因此，Python 3.6.4的结果几乎相同。

试试这个:

mydict = {'one': 1, 'two': 2, 'three': 3}
mykeys = ['three', 'one'] # if there are many keys, use a set

[mydict[k] for k in mykeys]
=> [3, 1]

reduce(lambda x,y: mydict.get(y) and x.append(mydict[y]) or x, mykeys,[])

以防字典里没有钥匙。

这里有三种方法。

当找不到key时引发KeyError:

result = [mapping[k] for k in iterable]

缺少键的默认值。

result = [mapping.get(k, default_value) for k in iterable]

跳过丢失的键。

result = [mapping[k] for k in iterable if k in mapping]

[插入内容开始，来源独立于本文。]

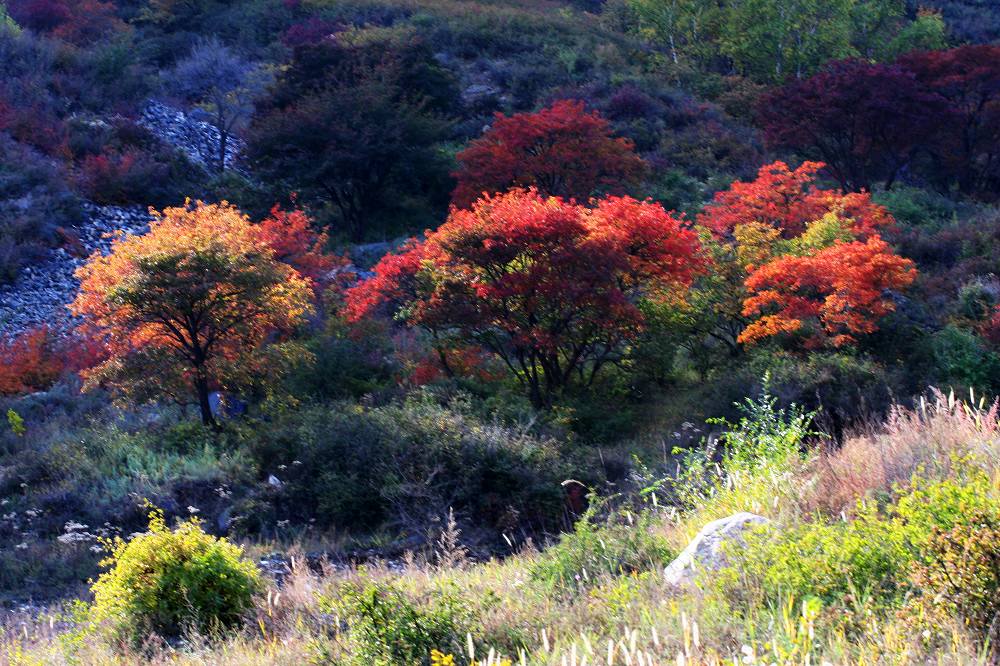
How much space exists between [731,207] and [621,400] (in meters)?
5.45

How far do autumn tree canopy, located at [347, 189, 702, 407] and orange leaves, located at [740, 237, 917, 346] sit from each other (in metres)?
1.27

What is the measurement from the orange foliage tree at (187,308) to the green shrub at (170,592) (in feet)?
21.9

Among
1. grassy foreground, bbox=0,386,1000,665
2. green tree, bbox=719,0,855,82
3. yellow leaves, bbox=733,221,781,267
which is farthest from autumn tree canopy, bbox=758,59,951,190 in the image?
grassy foreground, bbox=0,386,1000,665

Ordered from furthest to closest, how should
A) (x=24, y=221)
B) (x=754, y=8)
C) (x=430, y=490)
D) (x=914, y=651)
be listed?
(x=754, y=8) → (x=24, y=221) → (x=430, y=490) → (x=914, y=651)

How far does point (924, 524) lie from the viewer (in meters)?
4.64

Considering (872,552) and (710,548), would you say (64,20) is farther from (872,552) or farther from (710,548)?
(872,552)

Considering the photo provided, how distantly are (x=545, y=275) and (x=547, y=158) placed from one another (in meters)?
9.95

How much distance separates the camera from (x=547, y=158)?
77.0 ft

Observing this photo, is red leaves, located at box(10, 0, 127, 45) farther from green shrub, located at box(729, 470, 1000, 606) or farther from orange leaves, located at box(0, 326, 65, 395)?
green shrub, located at box(729, 470, 1000, 606)

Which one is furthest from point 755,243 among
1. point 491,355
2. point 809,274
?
point 491,355

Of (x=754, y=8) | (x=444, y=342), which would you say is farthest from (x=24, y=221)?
(x=754, y=8)

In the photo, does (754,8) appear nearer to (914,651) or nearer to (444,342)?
(444,342)

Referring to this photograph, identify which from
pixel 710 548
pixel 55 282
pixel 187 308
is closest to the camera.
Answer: pixel 710 548

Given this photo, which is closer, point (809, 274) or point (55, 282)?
point (809, 274)
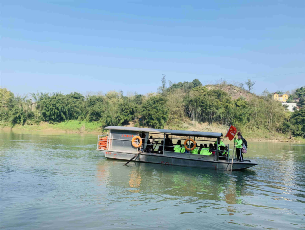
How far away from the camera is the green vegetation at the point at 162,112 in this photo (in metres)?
50.5

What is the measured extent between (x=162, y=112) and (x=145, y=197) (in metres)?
40.0

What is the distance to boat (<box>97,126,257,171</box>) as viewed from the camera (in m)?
16.1

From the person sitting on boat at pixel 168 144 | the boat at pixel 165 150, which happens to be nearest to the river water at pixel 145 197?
the boat at pixel 165 150

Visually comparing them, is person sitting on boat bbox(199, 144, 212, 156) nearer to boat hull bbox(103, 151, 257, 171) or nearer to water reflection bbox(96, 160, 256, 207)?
boat hull bbox(103, 151, 257, 171)

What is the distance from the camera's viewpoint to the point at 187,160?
1648cm

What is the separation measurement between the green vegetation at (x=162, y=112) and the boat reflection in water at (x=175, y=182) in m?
33.5

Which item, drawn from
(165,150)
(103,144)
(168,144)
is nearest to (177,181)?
(165,150)

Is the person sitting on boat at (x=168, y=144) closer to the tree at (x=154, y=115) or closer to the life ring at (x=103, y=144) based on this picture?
the life ring at (x=103, y=144)

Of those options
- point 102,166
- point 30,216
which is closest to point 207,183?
point 102,166

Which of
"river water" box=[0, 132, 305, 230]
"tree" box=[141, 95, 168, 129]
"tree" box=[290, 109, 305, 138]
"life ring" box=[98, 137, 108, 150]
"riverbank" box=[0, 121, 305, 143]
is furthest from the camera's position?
"tree" box=[141, 95, 168, 129]

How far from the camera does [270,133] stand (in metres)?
50.2

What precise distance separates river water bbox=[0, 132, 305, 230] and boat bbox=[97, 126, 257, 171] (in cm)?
59

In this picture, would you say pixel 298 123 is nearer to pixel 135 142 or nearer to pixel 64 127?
pixel 135 142

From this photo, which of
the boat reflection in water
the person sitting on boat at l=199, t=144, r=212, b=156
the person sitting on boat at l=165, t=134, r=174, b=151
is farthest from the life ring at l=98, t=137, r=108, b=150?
the person sitting on boat at l=199, t=144, r=212, b=156
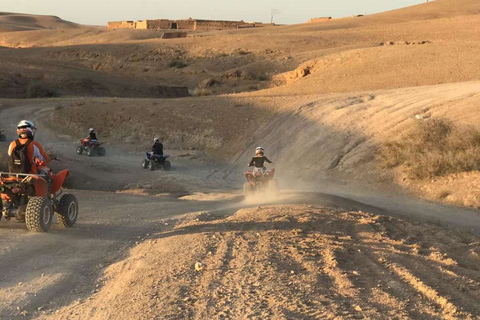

Pandas非常优雅地做到了这一点，尽管ofc列表理解在技术上总是更加python化。我现在没有时间放一个速度比较(我稍后会回来放):

import pandas as pd
mydict = {'one': 1, 'two': 2, 'three': 3}
mykeys = ['three', 'one']
temp_df = pd.DataFrame().append(mydict)
# You can export DataFrames to a number of formats, using a list here. 
temp_df[mykeys].values[0]
# Returns: array([ 3.,  1.])

# If you want a dict then use this instead:
# temp_df[mykeys].to_dict(orient='records')[0]
# Returns: {'one': 1.0, 'three': 3.0}

除了list-comp，还有其他几种方法:

如果key未找到，则生成列表并抛出异常:__getitem__ mykey) 如果没有找到键，则使用None构建列表:得到,mykey)

或者，使用operator。Itemgetter可以返回一个元组:

from operator import itemgetter
myvalues = itemgetter(*mykeys)(mydict)
# use `list(...)` if list is required

注意:在Python3中，map返回一个迭代器而不是一个列表。使用list(map(…))作为列表。